Scientists Unveil Distinct Neural Pattern Associated with Depression

19 July 2024 2694
Share Tweet

Rewards significantly shape human and animal behaviors, a concept explored extensively in neuroscience but with limited understanding of the underlying neural processes. A new study has pinpointed beta frequency neural activity in the anterior cingulate cortex as crucial in reward recognition and decision-making, a discovery that extends to understanding and potentially treating anhedonia in depression. This research, backed by the NIH BRAIN Initiative, introduces a potential biomarker for anhedonia and explores altering brain activity as a treatment strategy.

As parents, teachers, and pet owners can attest, rewards play a significant role in shaping behaviors in both humans and animals. Rewards, whether in the form of edible treats, gifts, words of appreciation, praise, fame, or monetary benefits, serve as positive reinforcement for associated behaviors. This correlation between rewards and future choices has been a well-established paradigm in neuroscience research for over a century. However, the neural processes underlying this phenomenon—specifically how the brain encodes, remembers, and translates reward cues into desired future behaviors—remain largely unknown.

A recent study led by Dr. Sameer Sheth, professor and vice chair of research in the Department of Neurosurgery at Baylor College of Medicine, director of the Gordon and Mary Cain Pediatric Neurology Research Foundation Laboratories and investigator at the Jan and Dan Duncan Neurological Research Institute (Duncan NRI) at Texas Children’s Hospital, identified beta frequency neural activity in the anterior cingulate cortex (ACC) of the brain’s frontal lobe as the key neural signature underlying processes associated with recognizing rewards and determining subsequent choices and, thus, shaping future behaviors.

Furthermore, the study, published in Nature Communications, reports this neural signature is altered in patients with depression, opening an exciting possibility of using these neural signals as a new biomarker and a potential innovative avenue for therapy.

Human beings derive pleasure through various physical or mental activities, sensory experiences, and interactions with family and friends. However, individuals with depression often experience feelings of hopelessness, sadness, or despair for prolonged periods due to disengagement and anhedonia – a medical term meaning loss of the ability to feel joy or contentment in activities and things that they once found pleasurable, all of which has a profound negative impact on their quality of life.

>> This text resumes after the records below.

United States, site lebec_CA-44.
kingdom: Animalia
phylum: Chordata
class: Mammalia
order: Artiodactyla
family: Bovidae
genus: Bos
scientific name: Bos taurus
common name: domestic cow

Anhedonia is also associated with other psychiatric and neurological disorders such as schizophrenia and bipolar disorder, substance abuse disorder, anxiety, and Parkinson’s disease. Traditional antidepressants and standard treatments often fail to adequately address this symptom in individuals with severe treatment-resistant depression and other conditions. A better understanding of anhedonia can guide the development of targeted and more effective treatments for depression and related conditions.

To identify the underlying neural basis for anhedonia, Sheth and team recorded and analyzed neural activity from four brain regions of 15 patients with medication-resistant epilepsy who were undergoing invasive monitoring to localize the zone from where their seizures originated.

As their brain activity was being monitored, these patients performed a perceptual discrimination task called the probabilistic reward task (PRT), a well-validated behavioral task that objectively measures anhedonia by observing subtle changes in behavior related to reward.

“We found that the unequal assignment of reward between two correct responses in this task produced a response bias toward the more frequently rewarded stimulus,” said lead author Dr. Jiayang Xiao, who conducted this study as a graduate student in the Sheth lab. “We found that based on feedback, most individuals modified their subsequent responses to make choices that were likely to get rewarded, irrespective of the accuracy of their answers.”

Moreover, they found a specific signal – neural oscillations in the beta frequency range – originating from the anterior cingulate cortex (ACC) in the frontal lobe of the brain, showed a consistently strong and positive correlation with the reward bias behavior and tracked closely with the receipt of rewards and their value. Further, they found that this specific brain region was engaged in evaluating both reward stimuli and outcomes, potentially acting as a critical node with a common mechanism for reward assessment.